加藤マンヤ展覧会[as far as possible] -Manya Kato-

展示風景1

加藤マンヤ展覧会[as far as possible] -Manya Kato-

子どもの頃、フォークの背にライスを乗せて食べるのだと洋食マナーを教えられた時、どうして最も乗せにくい部分を使うのか不思議でした。「とにかくそれがマナーだ」と教えられたのを覚えています。真夏にスーツを着て名刺を交換するビジネスマンの悲哀を、作法という観点で眺めた作品です。

加藤マンヤ展覧会[as far as possible] -Manya Kato-

イングランドの大地は、いたる所が牧草化され、木々が鬱蒼と生えている光景を見る事がありません。イングランドの地形を立体模型にして切り取った時、こんな場所があってもおかしくないと考えました。モチーフとして引用したのは、フィレンツェにあるミケランジェロの天使の彫刻です。

加藤マンヤ展覧会[as far as possible] -Manya Kato-

読書に不可欠な「しおり」をありえない物体で作ろうとして着想したのが、この作品です。
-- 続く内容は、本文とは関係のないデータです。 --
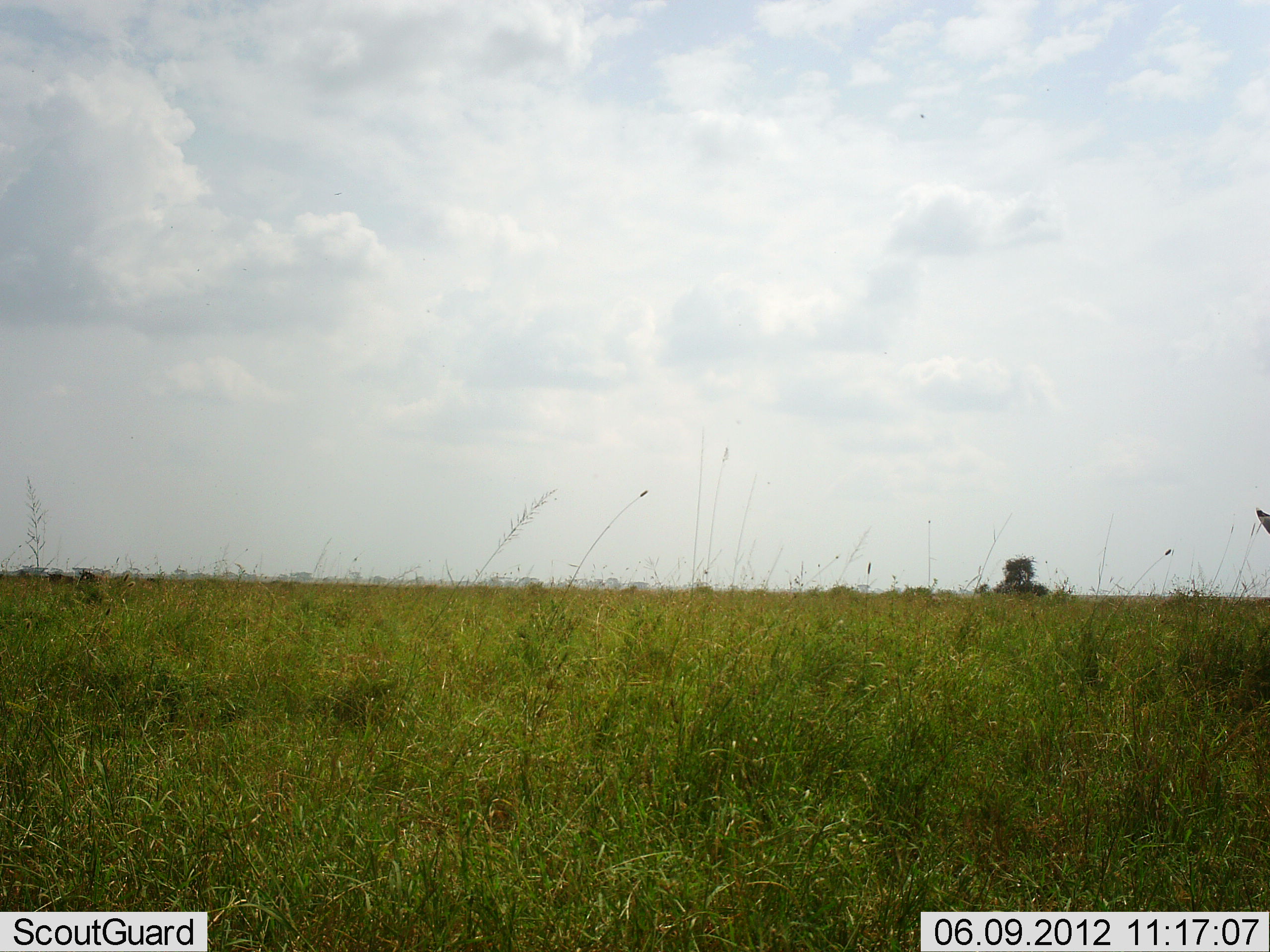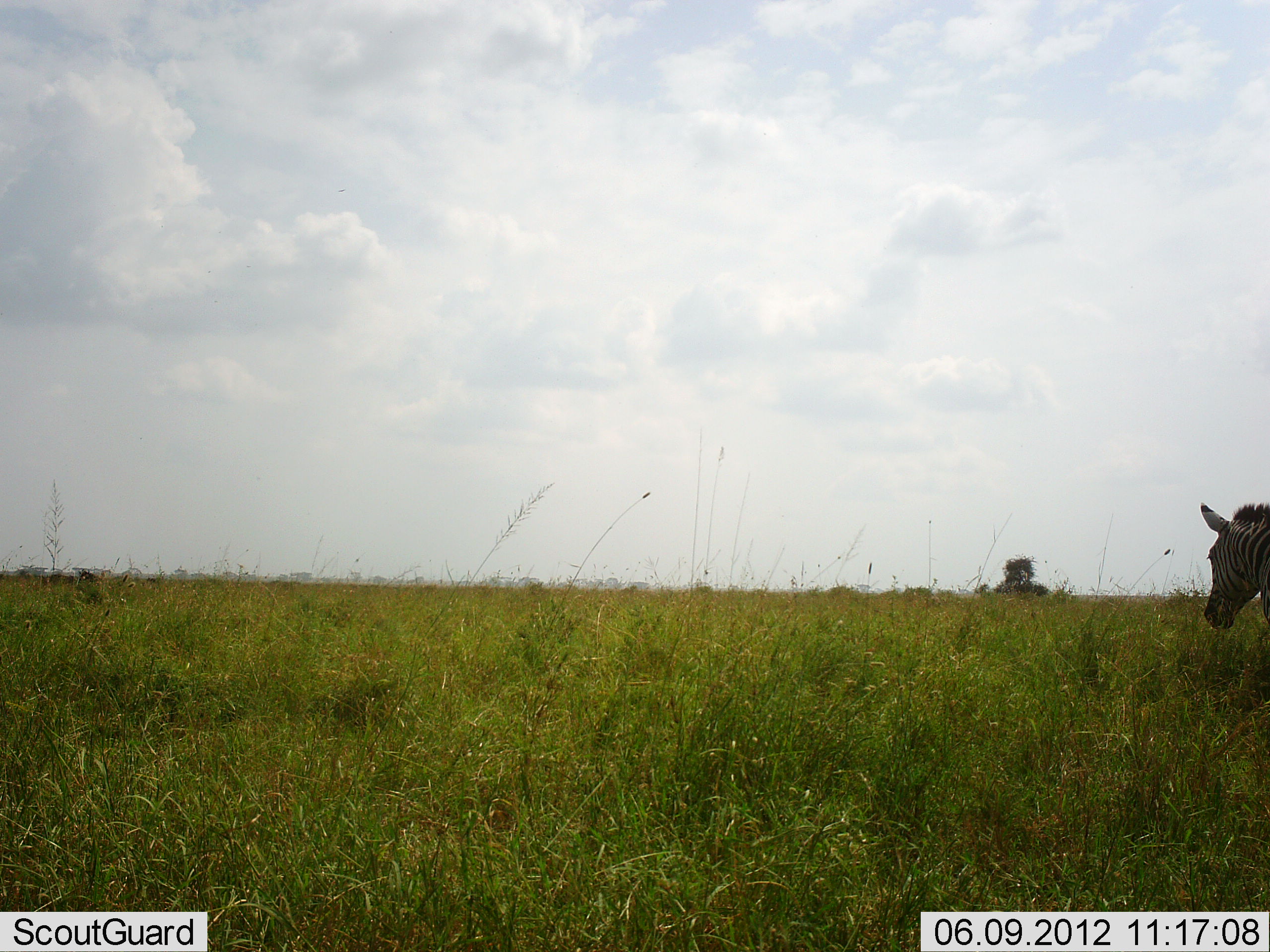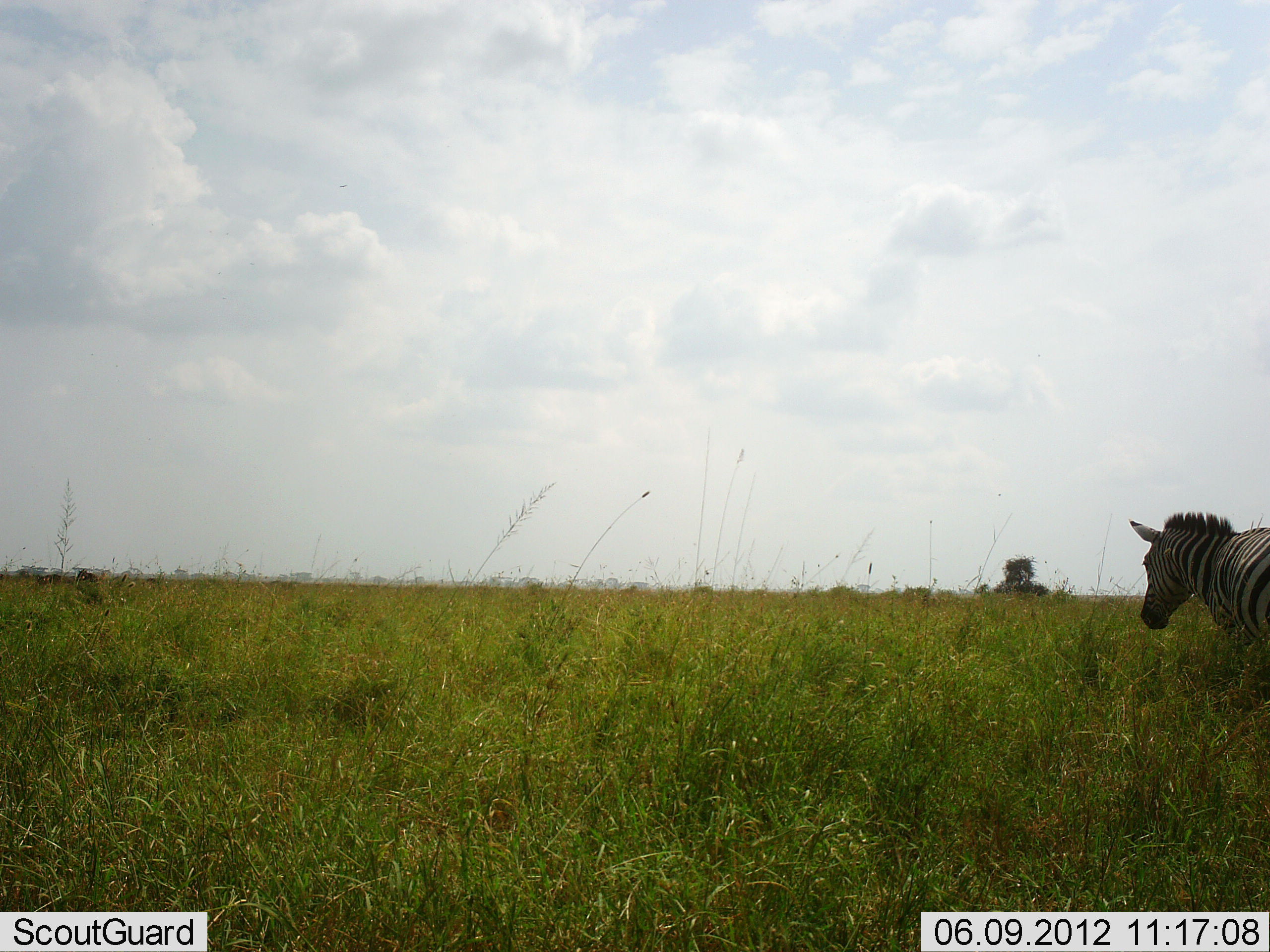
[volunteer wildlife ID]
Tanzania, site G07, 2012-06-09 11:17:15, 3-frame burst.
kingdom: Animalia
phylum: Chordata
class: Mammalia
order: Perissodactyla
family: Equidae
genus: Equus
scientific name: Equus quagga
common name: plains zebra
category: zebra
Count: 1.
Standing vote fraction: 0%.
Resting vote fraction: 0%.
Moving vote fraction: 100%.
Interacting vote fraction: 0%.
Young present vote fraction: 0%.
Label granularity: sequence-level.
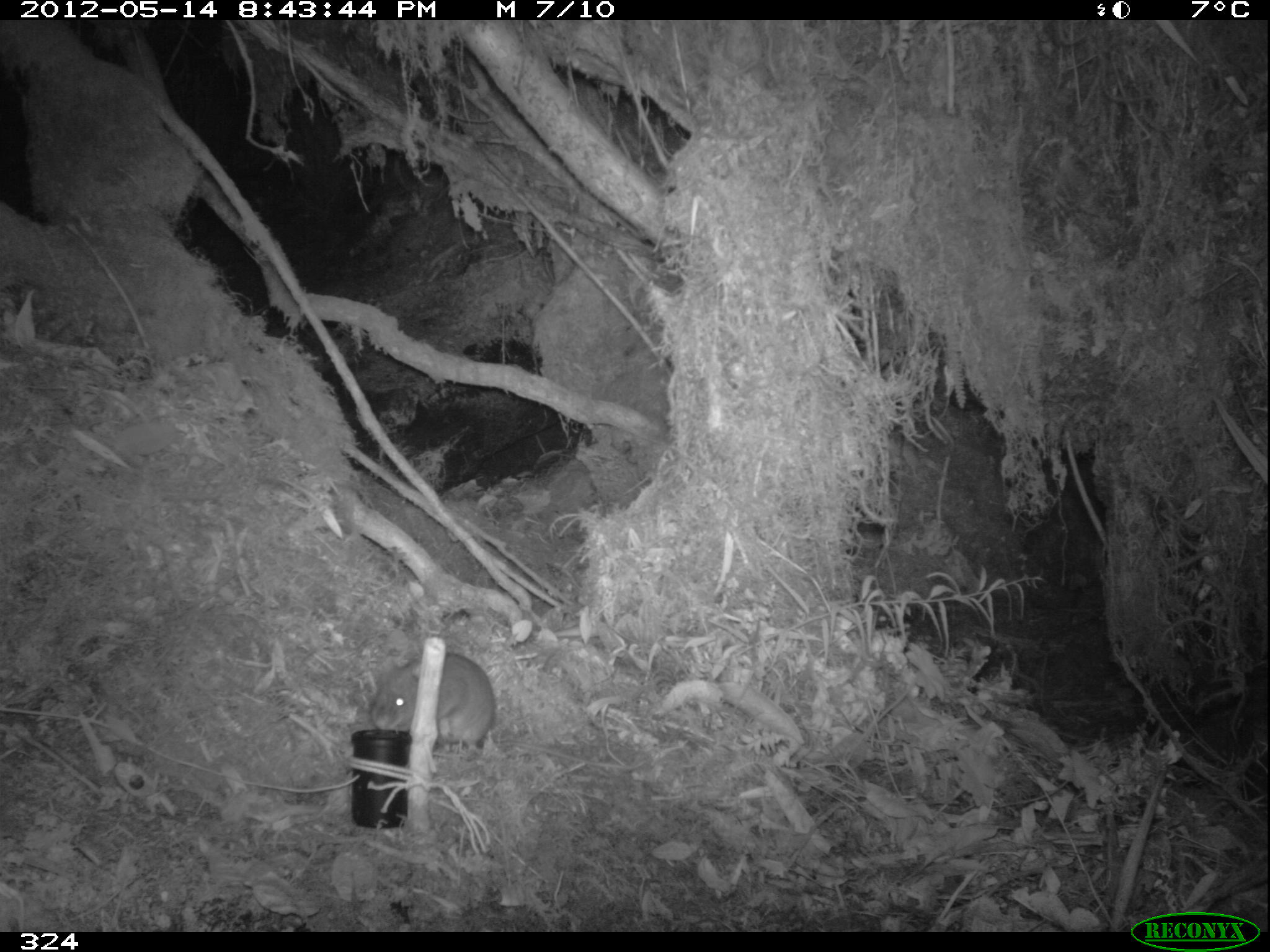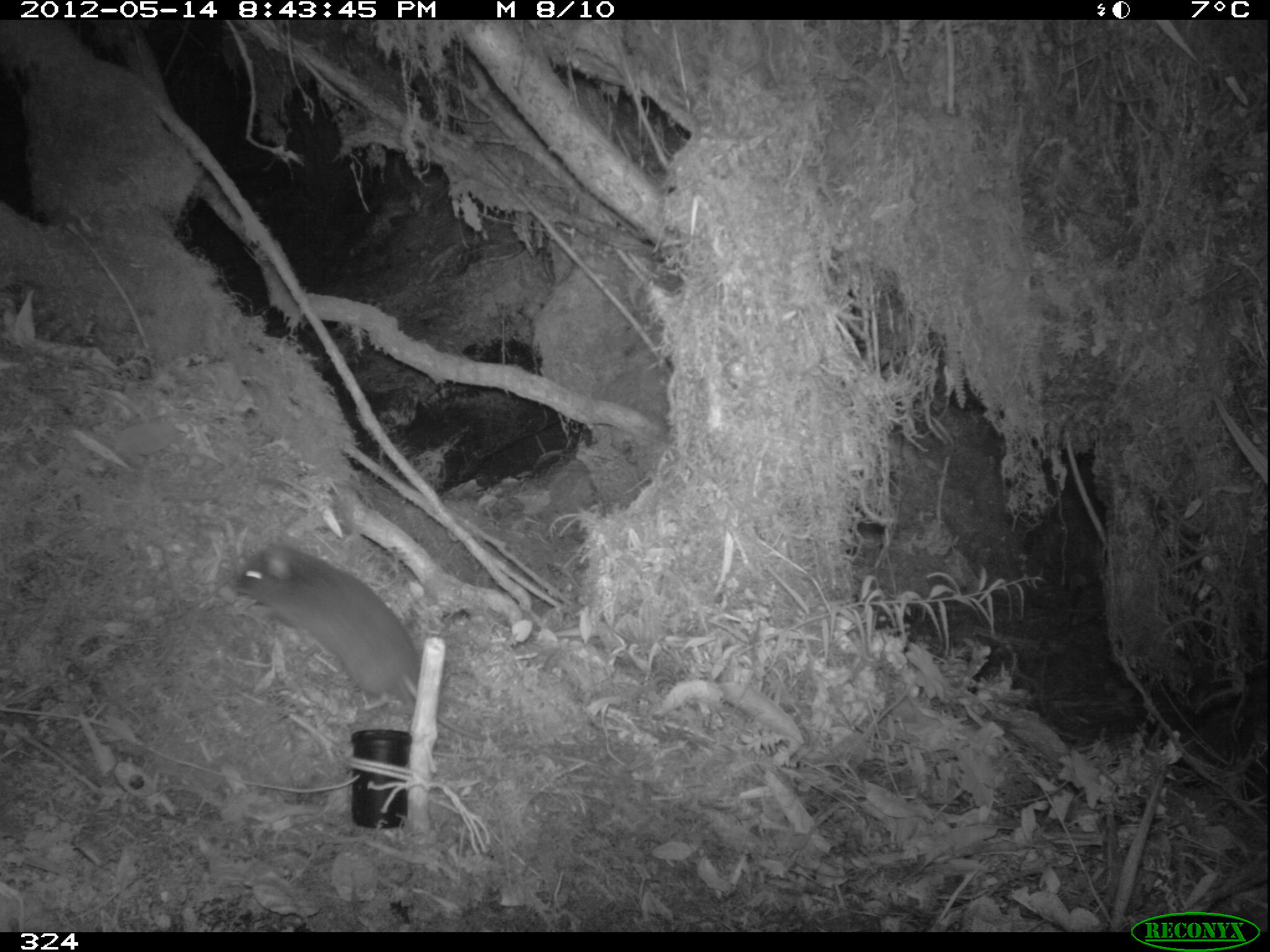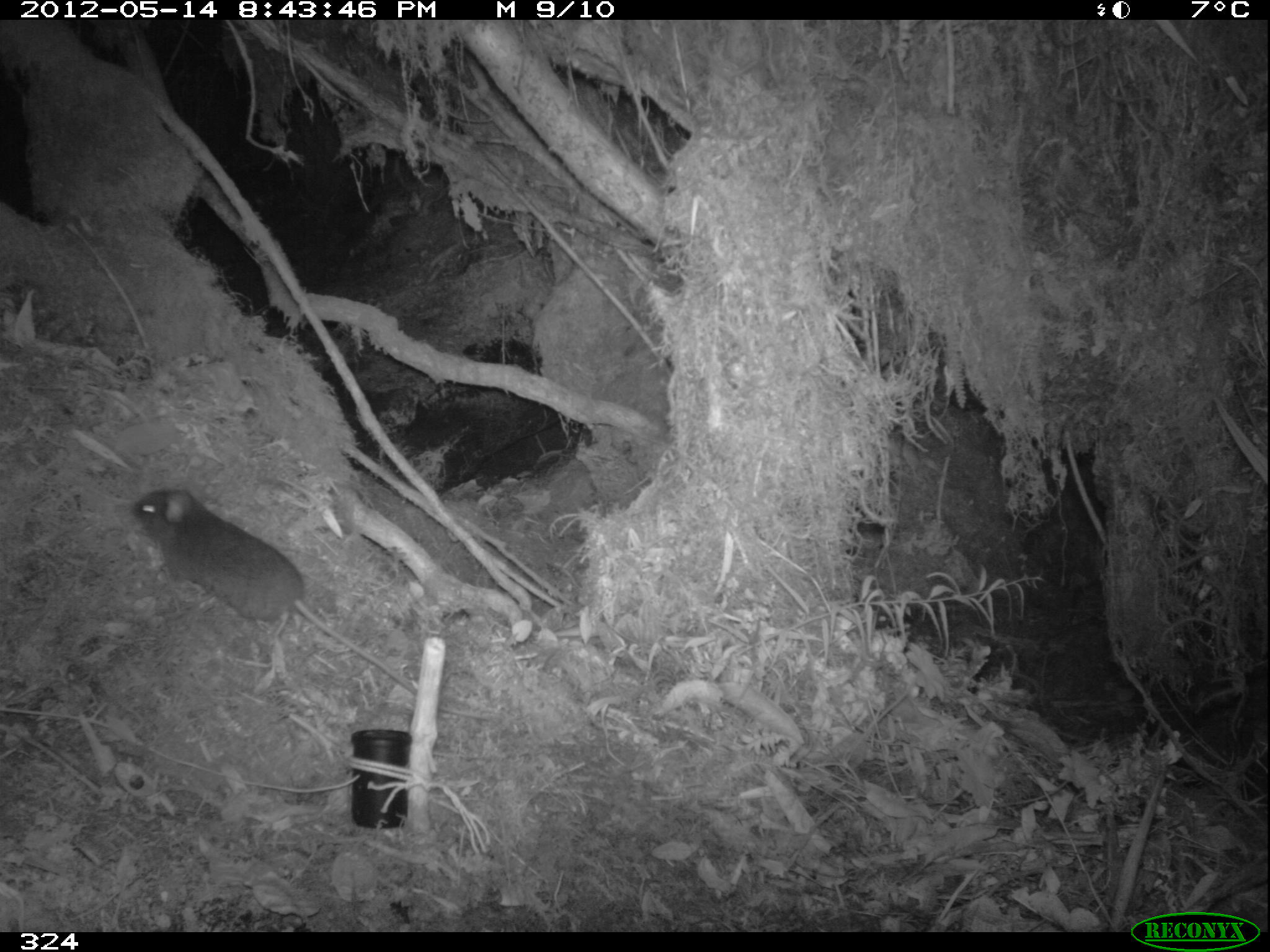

この「ありえなさ」とは、すなわち常識に対する揺さぶりであり、感性を日常から解放させる構造を持っています。常識を疑う事で何かが見えてくる事、それはアートの重要な要素のひとつだと思っています。

加藤マンヤ展覧会[as far as possible] -Manya Kato-

キーボードの「Return(Enter)」キーの形状は、他のキーとは異なり逆L型をしています。それを点対称に配置することで、リターン(回帰)が無限ループになってしまうため、永遠に終わらないテニスのラリーのように、無意味な会話を繰り返し続ける人々の姿を示しているとも言えそうです。

加藤マンヤ展覧会[as far as possible] -Manya Kato-

大理石の薔薇の制作キットです。大理石の原石と、制作説明書が入っているだけで、道具もなにも入っていません。説明書を見ると「箱の写真をよく見て、ていねいに作りましょう」とだけしか書かれてありません。もし本当にこれで写真の様な薔薇を作れたら、その人はすでに優秀な彫刻家です。

加藤マンヤ展覧会[as far as possible] -Manya Kato-

直線を書いたり寸法を測る道具である定規を、ねじ曲げたのがこの作品です。このような機能剥奪があると、それまでの価値観では無意味なものでしかありません。しかし価値観を変える事でモノの意味が変わる様に、この定規にも新しい価値が発生し、その価値を考える事こそ、芸術なのです。

加藤マンヤ展覧会[as far as possible] -Manya Kato-

千羽鶴を折る際に込められた「願い」は、開かれてしまうと、どこに行ってしまうのか?という着想から、1,000羽の折鶴を一枚一枚開いて積み上げてみました。解体する事を前提に制作するというのは、根本矛盾のために強烈な苦痛を強いられ、まるで苦行の様でしたが、気付くと解脱していました。

加藤マンヤ展覧会[as far as possible] -Manya Kato-

カッププリンのつまみを折ってプリンが出てくる時の爽快感は格別なものがあります。しかし稀につまみを折っても出てこない時があり、期待が裏切られた感じが残ります。この作品はその逆で、つまみを折る前にプリンが出てしまう、先に結果が与えられ宙づりにされた空虚感を表わしています。

加藤マンヤ展覧会[as far as possible] -Manya Kato-

白磁は、まるでヨーグルトや杏仁豆腐を連想させる艶をしています。ヨーグルトや杏仁豆腐にスプーンを入れるように、ボウルにスプーンを差し込んだように作ったのがこの作品です。考えてみるとこれは、スプーンのついた皿なのか、皿のついたスプーンなのか、議論の分かれるところでしょう。